Speaking at the launch of the South African Young Nuclear Professionals Society last week, Sonjica said that South Africa would conduct a cost benefit analysis of the viability of uranium beneficiation.
South Africa currently has just one nuclear power station, Koeberg in the Western Cape, which accounts for 6% of the country’s power needs. The rest of South Africa’s power is coal-generated.
The enriched uranium used at Koeberg is currently imported from France, although South Africa is a leading uranium producer. This made it logical to consider the economic and other implications of a nuclear enrichment programme, Public Enterprises Minister Alec Erwin told reporters in Pretoria on Monday.
“The economics of this are very complex,” Erwin said. “The international agreements are complex.
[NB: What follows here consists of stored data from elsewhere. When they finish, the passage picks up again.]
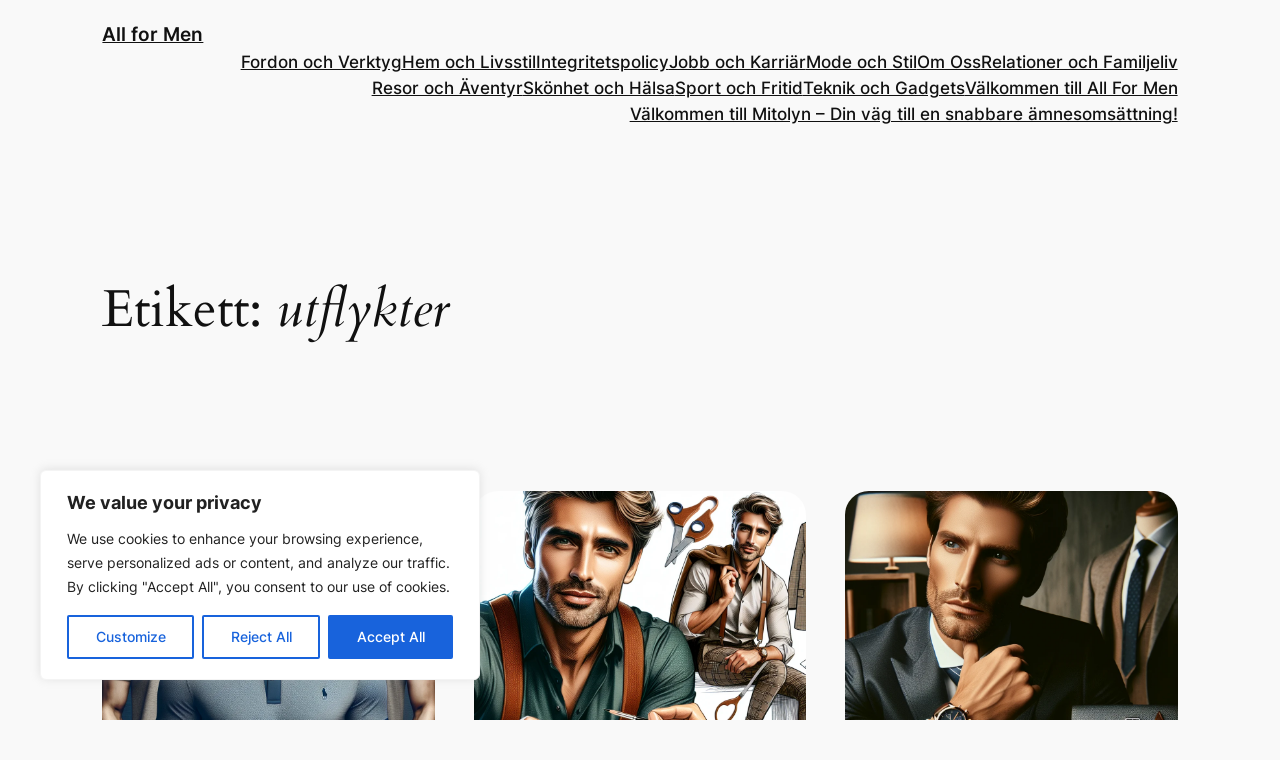

--- FILE ---
content_type: text/html; charset=utf-8
request_url: https://www.google.com/recaptcha/api2/aframe
body_size: 256
content:
<!DOCTYPE HTML><html><head><meta http-equiv="content-type" content="text/html; charset=UTF-8"></head><body><script nonce="CE_4magiJiuTLapz7TekrA">/** Anti-fraud and anti-abuse applications only. See google.com/recaptcha */ try{var clients={'sodar':'https://pagead2.googlesyndication.com/pagead/sodar?'};window.addEventListener("message",function(a){try{if(a.source===window.parent){var b=JSON.parse(a.data);var c=clients[b['id']];if(c){var d=document.createElement('img');d.src=c+b['params']+'&rc='+(localStorage.getItem("rc::a")?sessionStorage.getItem("rc::b"):"");window.document.body.appendChild(d);sessionStorage.setItem("rc::e",parseInt(sessionStorage.getItem("rc::e")||0)+1);localStorage.setItem("rc::h",'1769538767930');}}}catch(b){}});window.parent.postMessage("_grecaptcha_ready", "*");}catch(b){}</script></body></html>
But what Minister Sonjica was indicating was that we will do the study, the outcome of which is likely to take some time.”
Erwin said that all links in the uranium value chain were being considered. “South Africa has a capacity in this industry, and we are now studying how we should configure the industry in light of the changing environment.”
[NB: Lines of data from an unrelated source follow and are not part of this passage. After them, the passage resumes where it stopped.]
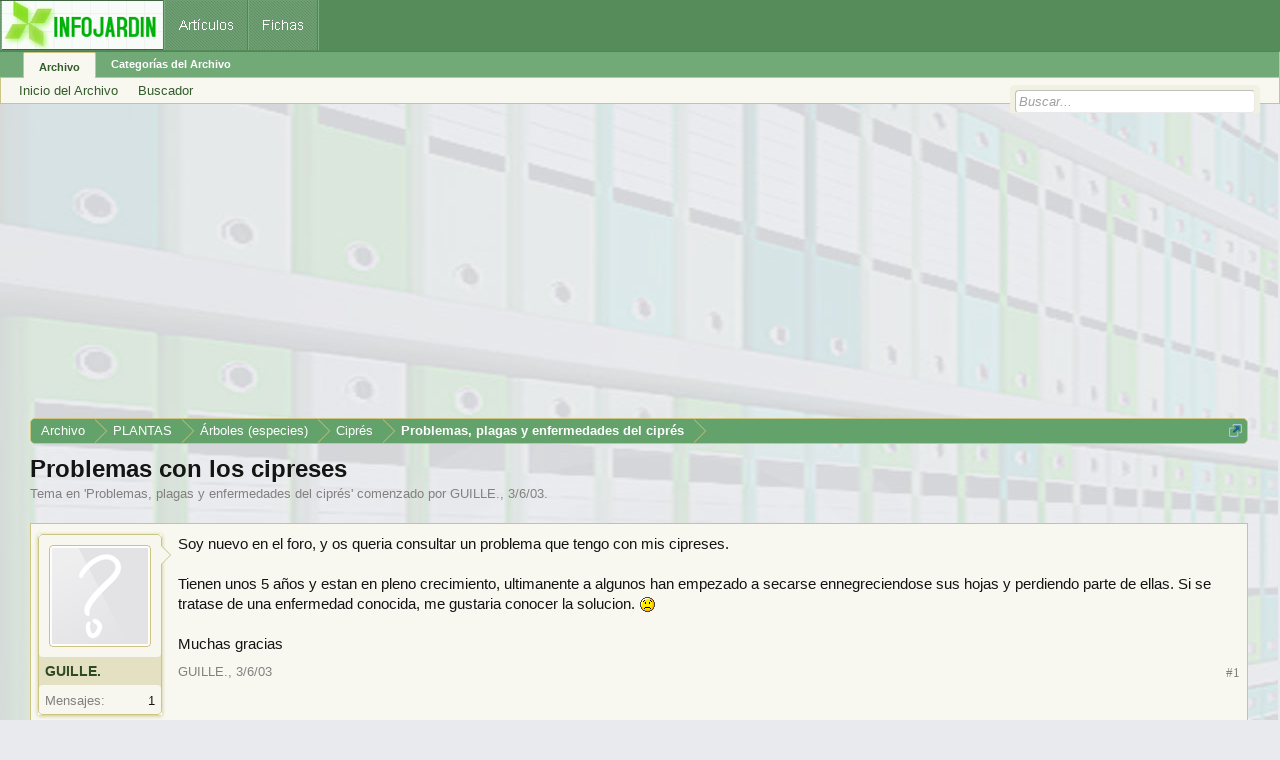

--- FILE ---
content_type: text/html; charset=utf-8
request_url: https://www.google.com/recaptcha/api2/aframe
body_size: 266
content:
<!DOCTYPE HTML><html><head><meta http-equiv="content-type" content="text/html; charset=UTF-8"></head><body><script nonce="2ZaEDQ5sUh4g3amGnxAckA">/** Anti-fraud and anti-abuse applications only. See google.com/recaptcha */ try{var clients={'sodar':'https://pagead2.googlesyndication.com/pagead/sodar?'};window.addEventListener("message",function(a){try{if(a.source===window.parent){var b=JSON.parse(a.data);var c=clients[b['id']];if(c){var d=document.createElement('img');d.src=c+b['params']+'&rc='+(localStorage.getItem("rc::a")?sessionStorage.getItem("rc::b"):"");window.document.body.appendChild(d);sessionStorage.setItem("rc::e",parseInt(sessionStorage.getItem("rc::e")||0)+1);localStorage.setItem("rc::h",'1768650274190');}}}catch(b){}});window.parent.postMessage("_grecaptcha_ready", "*");}catch(b){}</script></body></html>

--- FILE ---
content_type: application/javascript; charset=utf-8
request_url: https://fundingchoicesmessages.google.com/f/AGSKWxU78rjfL75bdAlZyN5QJfsPlr2ptStin2ViEjMwdnCeFR-GIJnGY2bOZaCEPcSxGJL_nA4LpeA2Zg8nnl71oa2kcfGZ4NuDu02dxSpeu89YSE5LGMAGYwpuGO1tmr7TacLK5rqYUrDACQeWh1t3KiJ_agb5No38nU4I74drD2ndRbZt7oZG3VYI8icV/_/adframe468.&adunit=/xmladparser._160x600-/ad_120_
body_size: -1289
content:
window['de380569-dd44-46f0-bced-1c1cead89c20'] = true;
South Africa’s nuclear weapons programme was voluntarily dismantled in the early 1990s, earning the country widespread international recognition. South Africa remains the only country ever to have dismantled a nuclear programme.
Erwin stressed that any new uranium enrichment activities would remain within the country’s obligations to the international community.
“South Africa has said unequivocally that we have withdrawn our capacity for weapons-grade enrichment,” the minister said. “Whether we should now go back to enrichment for civilian uses is a matter we are going to have to study very carefully.”
Sonjica’s “nuclear build programme” would add an additional 5 000 MW to South Africa’s power generating capacity. State power company Eskom has confirmed that, in addition to the pebble bed modular reactor, it is investigating the feasibility of a pressure water reactor.
A demonstration pebble bed modular reactor, under construction near Cape Town, is expected to be online by 2010.
According to Sonjica, South Africa’s nuclear energy industry currently employs 3 500 people.
“Clearly there is potential in this country and this continent for us to look at ways of increasing the role nuclear technology plays in our economies,” she said.